> EXERCISE AIM
Please pick up the piece on the town of Narwar after its last sentence and carry it forward.

> PROVIDED TEXT
◆ ◆ ◆ ◆ ◆ ◆ ◆

- Narwar Location in Madhya Pradesh, India
- Coordinates: 25°19′N 77°58′E﻿ / ﻿25.32°N 77.97°E
- Country: India
- State: Madhya Pradesh
- District: Shivpuri

Population (2011)
- • Total: 19,400

Languages
- • Official: Hindi
- Time zone: UTC+5:30 (IST)
- PIN: 473880

= Narwar =

Metropolitan Town in Madhya Pradesh, India

Narwar is a town and a nagar parishad in Shivpuri district in the Indian state of Madhya Pradesh. Narwar is a historic town and the Narwar Fort is just east of the Sindh River and is situated at a distance of 42 km from Shivpuri. Narwar was known as Narwar District during the times of Gwalior State. It is mentioned as Nalpura (Nala's town) in many medieval Sanskrit inscriptions. The Narwar Fort is surrounded by the Kali Sindh River. There are three dams, Harsi Dam, Mohini Sagar and Madikheda dam. Presently the Fort is being renovated by the Archaeological Survey of India.

◆ ◆ ◆ ◆ ◆ ◆ ◆

> GIVEN INFORMATION
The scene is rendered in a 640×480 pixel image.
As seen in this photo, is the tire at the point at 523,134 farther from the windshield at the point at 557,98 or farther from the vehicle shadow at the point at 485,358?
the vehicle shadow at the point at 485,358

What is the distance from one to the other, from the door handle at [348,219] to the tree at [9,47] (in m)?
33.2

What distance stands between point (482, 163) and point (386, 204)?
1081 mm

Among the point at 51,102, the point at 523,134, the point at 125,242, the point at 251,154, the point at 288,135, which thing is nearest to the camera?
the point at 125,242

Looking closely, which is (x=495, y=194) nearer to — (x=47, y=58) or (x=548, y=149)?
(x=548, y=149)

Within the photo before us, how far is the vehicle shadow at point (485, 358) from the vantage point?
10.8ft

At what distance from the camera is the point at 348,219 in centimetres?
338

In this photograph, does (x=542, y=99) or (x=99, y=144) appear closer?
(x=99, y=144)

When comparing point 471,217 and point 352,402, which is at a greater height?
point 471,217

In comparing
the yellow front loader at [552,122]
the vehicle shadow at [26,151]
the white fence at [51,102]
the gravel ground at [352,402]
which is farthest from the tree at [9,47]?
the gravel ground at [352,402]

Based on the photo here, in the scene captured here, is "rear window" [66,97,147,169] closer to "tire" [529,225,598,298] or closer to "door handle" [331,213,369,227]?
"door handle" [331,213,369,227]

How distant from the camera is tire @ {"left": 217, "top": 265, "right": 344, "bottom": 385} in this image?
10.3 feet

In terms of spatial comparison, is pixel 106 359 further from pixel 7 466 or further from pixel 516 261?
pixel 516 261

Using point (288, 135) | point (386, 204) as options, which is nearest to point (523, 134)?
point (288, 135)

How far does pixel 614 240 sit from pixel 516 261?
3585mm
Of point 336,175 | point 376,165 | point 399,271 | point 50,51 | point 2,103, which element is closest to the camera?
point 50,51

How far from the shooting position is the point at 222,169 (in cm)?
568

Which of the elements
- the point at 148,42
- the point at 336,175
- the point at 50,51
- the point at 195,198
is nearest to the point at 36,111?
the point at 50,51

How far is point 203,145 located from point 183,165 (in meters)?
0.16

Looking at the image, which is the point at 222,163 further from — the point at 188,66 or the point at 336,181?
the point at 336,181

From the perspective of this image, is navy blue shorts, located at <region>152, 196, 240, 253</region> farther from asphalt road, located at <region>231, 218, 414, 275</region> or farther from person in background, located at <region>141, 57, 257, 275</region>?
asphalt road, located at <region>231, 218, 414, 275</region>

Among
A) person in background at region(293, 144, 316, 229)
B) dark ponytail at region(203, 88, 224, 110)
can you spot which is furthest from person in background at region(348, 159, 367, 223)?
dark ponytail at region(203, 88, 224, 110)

◆ ◆ ◆ ◆ ◆ ◆ ◆

> OUTPUT
== Legends ==

Narwar is identified with Nalapura town mentioned in the Nishad Charita written by Shriharsha. Nalapura was the capital of Rajjāhnayak Shri Nal dev of Nishad or kevat, whose love for Damayanti has been mentioned in detail in Mahabharata. When Raja Nala left Damayanti asleep in the forests of Narwar she moved through dense forests and reached Chanderi protecting herself from wild animals.

==History==

=== Early foundation ===
The shorter route from Narwar to Chanderi, which passes through forested areas, is approximately 200km long.

On 12 August 1602, Abu'l-Fazl ibn Mubarak, Akbar's courtier who also wrote Akbarnama was assassinated at Narwar while he was returning from the Deccan by Vir Singh Bundela (who later became the ruler of Orchha) between Sarai Vir and Antri (near Narwar) in a plot contrived by Akbar's eldest son Prince Salim (who later became the Emperor Jahangir), because Abu'l Fazl was known to oppose the accession of Prince Salim to the throne. His severed head was sent to Salim at Allahabad. Abu'l Fazl was buried at Antri. Abu'l Fazl's son Shaikh Afzal Khan (29 December 1571 – 1613) was later appointed governor of Bihar in 1608 by Jahangir. In 1707, Maharaja Gopal Singh (1707–1730) of the Bhadawar princely state was made the Imperial Governor of Narwar by the 8th Mughal emperor Bahadur Shah I.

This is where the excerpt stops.